For me, the opportunity to spend some time organizing, creating to-do lists, making (and re-making) scoring sheets, and crunching numbers on a spreadsheet system with some of the most lovely people around. I even got the opportunity to figure out how to run a silent auction using Google forms. I know, this doesn’t sound like rest. In fact, I agree, it wasn’t rest. It was super hard work put in by a ton of people to have an amazing event.
I also got the opportunity to workout twice this week for the first time in months. I have been in PT working on some stuff in my back and hip, and super busy, so getting in 2 workouts this week was wonderful, although also hard mentally, but I’ll talk about that in my next blog post.
All of the activity this week has left me exhausted, but exhilarated. Tired, but energized. Sad, but excited.

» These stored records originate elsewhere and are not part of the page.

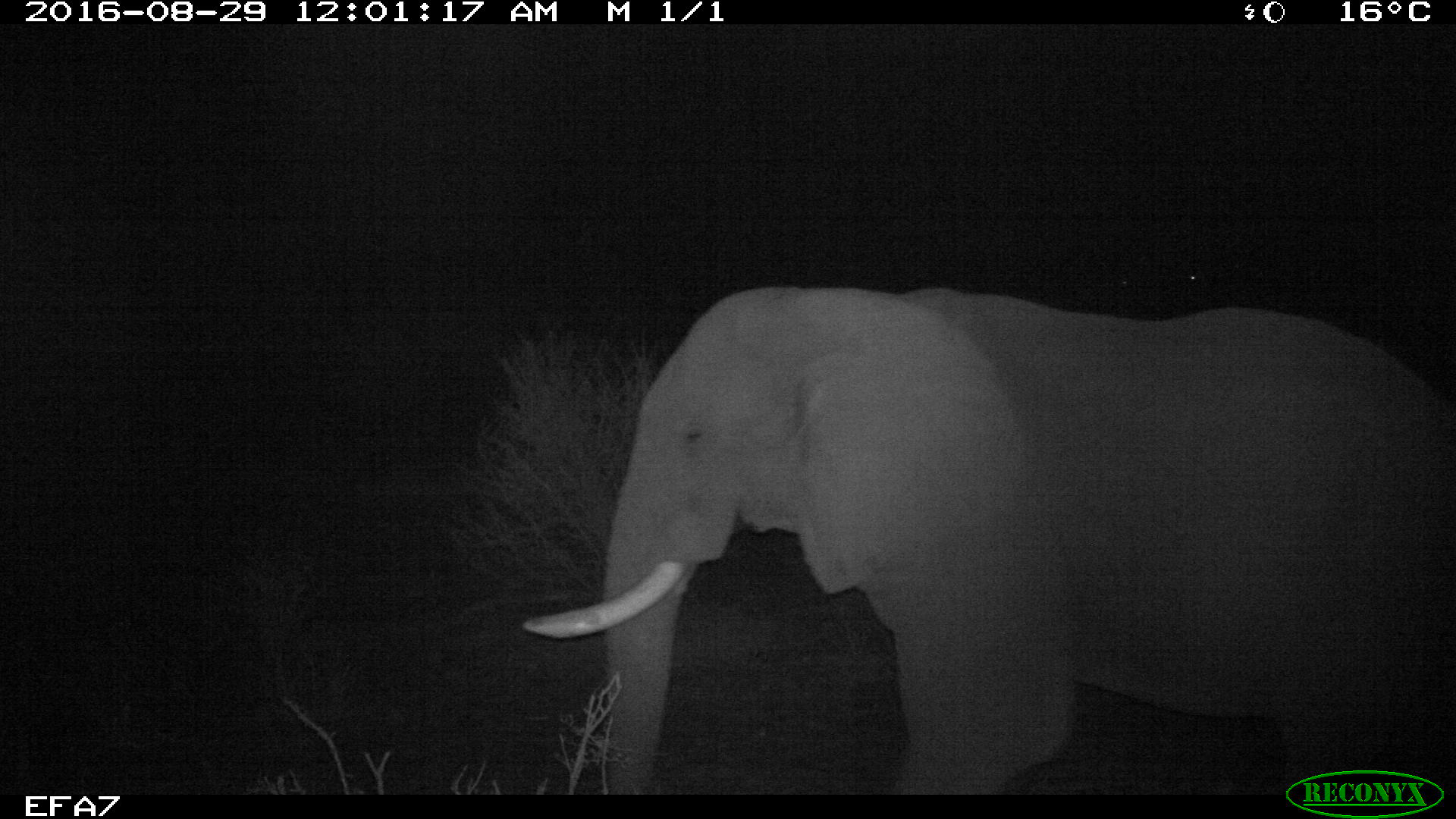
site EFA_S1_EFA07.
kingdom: Animalia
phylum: Chordata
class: Mammalia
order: Proboscidea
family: Elephantidae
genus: Loxodonta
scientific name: Loxodonta africana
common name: african bush elephant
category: elephant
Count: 1.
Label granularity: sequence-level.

I finally realized that maybe my self-care can sometimes not be about sitting still, but instead be about the motivating factor behind my movement. I still think we all need to take a break.
I still think I need to take a break. I’m still dreaming about a long weekend away from everyone and everything with a fireplace, a hot tub, and a great view. But those forms of self-care may not necessarily fix it all. They would give me rest and help me heal physically. They would give me peace and quiet to work on my mental health. They would give me free time to work on my stress levels. The opportunity that I was given this week was the opportunity to work on who I am as a person. The opportunity to toss all the cynical feelings about all the things going on in the world went out the window when I got to see Tyler do such amazing things in the CrossFit Total. This week, amidst the chaos and hard work, I got to do some self-care to heal emotionally. The toll that none of us like to think about. The toll that happens when you are a natural caregiver. When you will gladly work yourself to death if it will make other people happy or take away a burden.

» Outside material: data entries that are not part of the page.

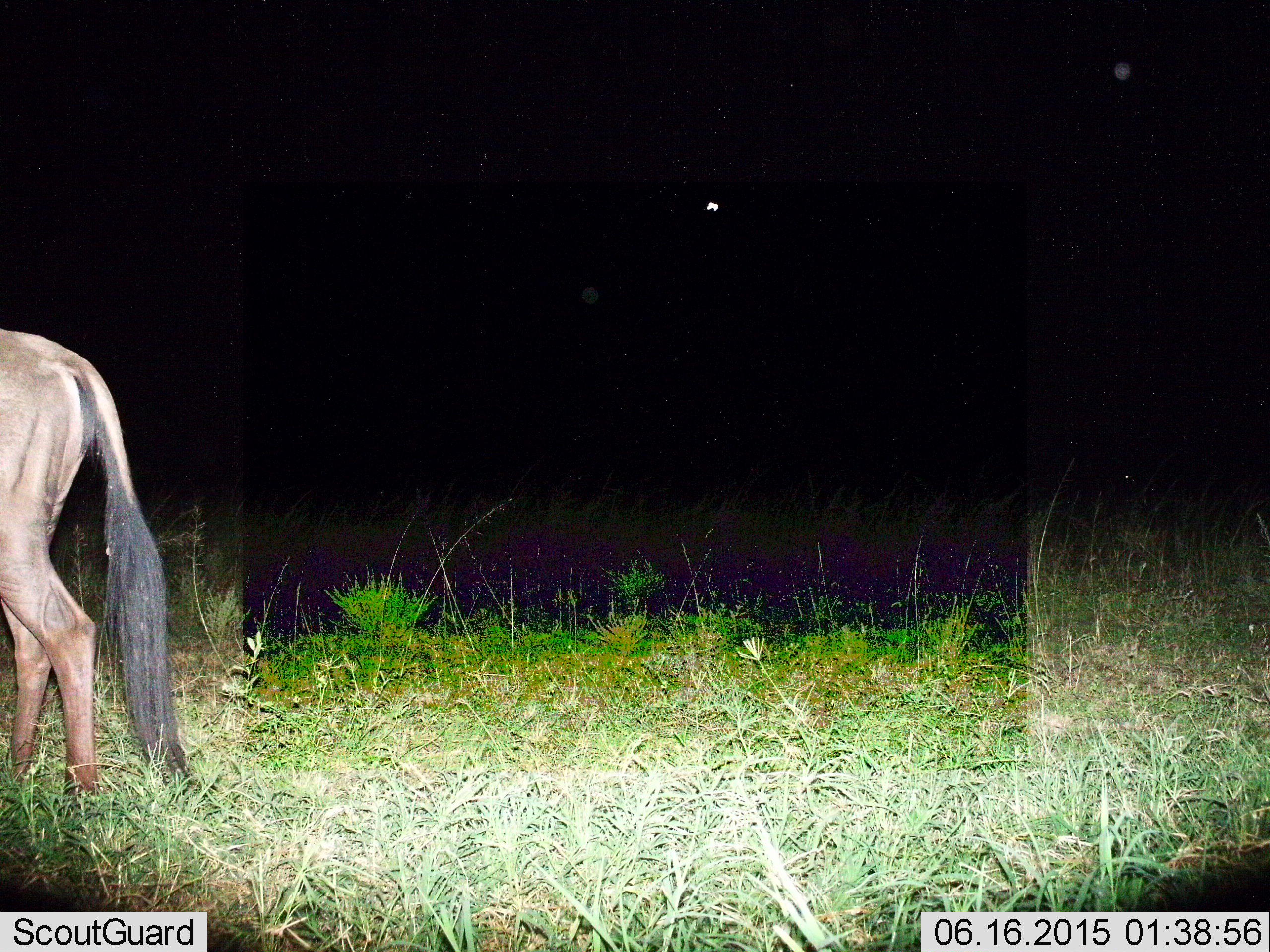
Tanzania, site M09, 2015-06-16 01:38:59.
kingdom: Animalia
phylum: Chordata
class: Mammalia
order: Artiodactyla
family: Bovidae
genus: Connochaetes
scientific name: Connochaetes taurinus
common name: blue wildebeest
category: wildebeest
Wildebeest (blue wildebeest) (Connochaetes taurinus), count 1. Behavior (volunteer vote fractions): standing 70%, resting 0%, moving 30%, interacting 0%. Young present (vote fraction): 0%. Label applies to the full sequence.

This week, I got to see our gym (with a ton of help from others) do Tyler’s Voice competition. I got to see people of all types working together on something. I got to work with people that I am so lucky to call friends, and have amazing conversations with people that inspire me. I also got to be affirmed by someone that I didn’t expect to be the person to give me affirmation.

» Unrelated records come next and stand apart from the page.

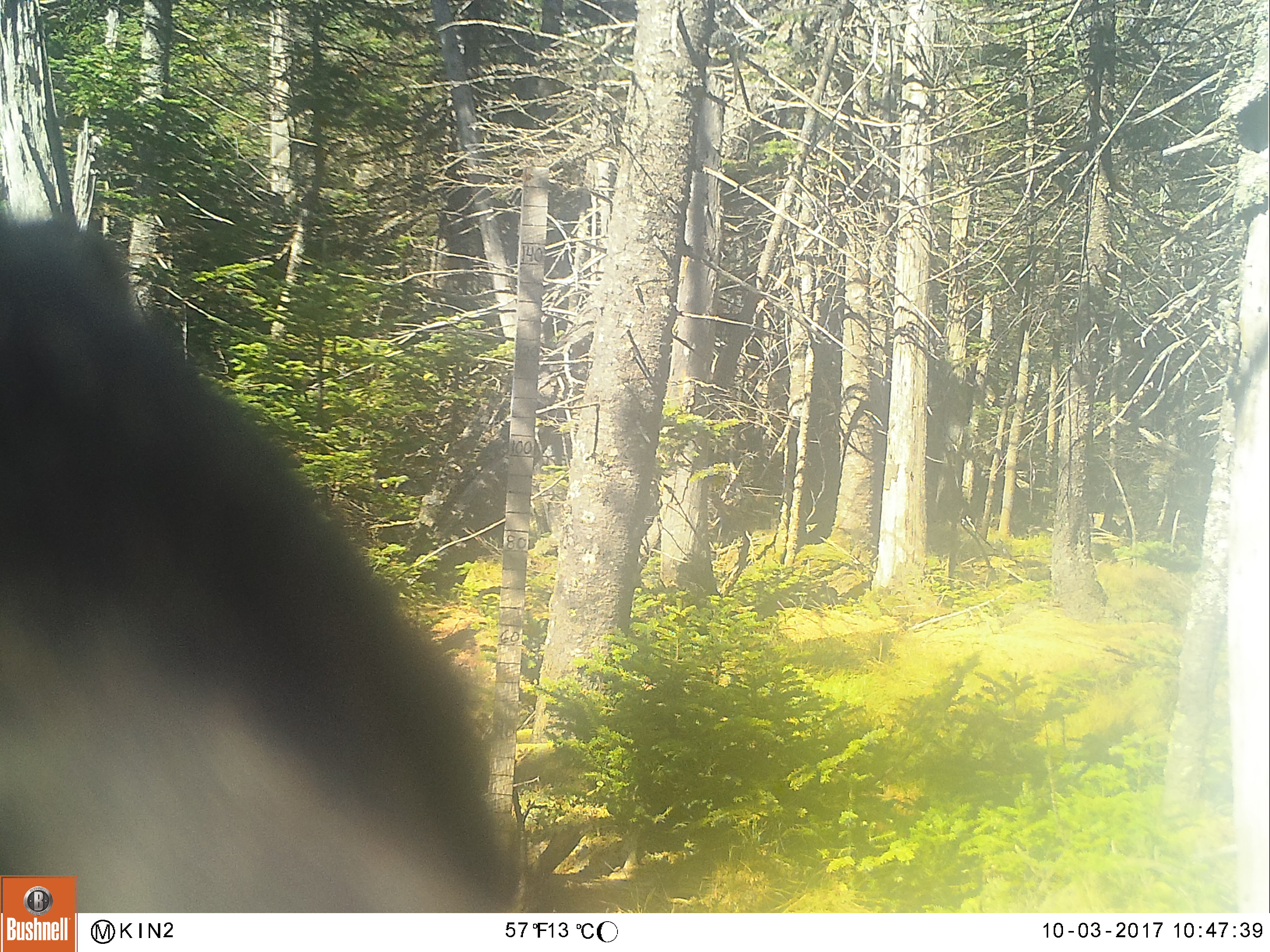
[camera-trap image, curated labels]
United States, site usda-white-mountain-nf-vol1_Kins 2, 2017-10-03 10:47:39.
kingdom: Animalia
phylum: Chordata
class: Mammalia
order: Artiodactyla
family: Cervidae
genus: Alces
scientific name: Alces alces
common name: moose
Moose (Alces alces).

So, you see, I am absolutely exhausted. I slept 13 hours and could quite honestly go back to bed. I’m on the couch in pajamas and pretty much planning to stay there for the day. But, I feel better than I did because I was able to give my talents to something bigger than myself for no reason other than wanting to help. Lots of people talk about filling the bucket and taking care of yourself. Getting enough rest, finding time alone, disconnecting from the world for a few minutes or longer, eating healthier, working out more, communing with nature, enjoying a good meal, etc. are all great ways to do self-care, and are all things we should try to do every once in a while. Don’t be afraid to do something that maybe makes you busier, and even a little more stressed for a moment, if it will also give you the opportunity to give of your talents and gifts freely. The work this weekend was something I took on freely, just wanting things to be organized (I may be a slight control freak), but the repayment I got from this weekend is something that will help me get through the next few weeks.
Yes, I am exhausted, but it is a different form of tired. It is one that is like being wrapped in a warm blanket. It’s a happy tired. I hope you can find a way this week to find your happy tired.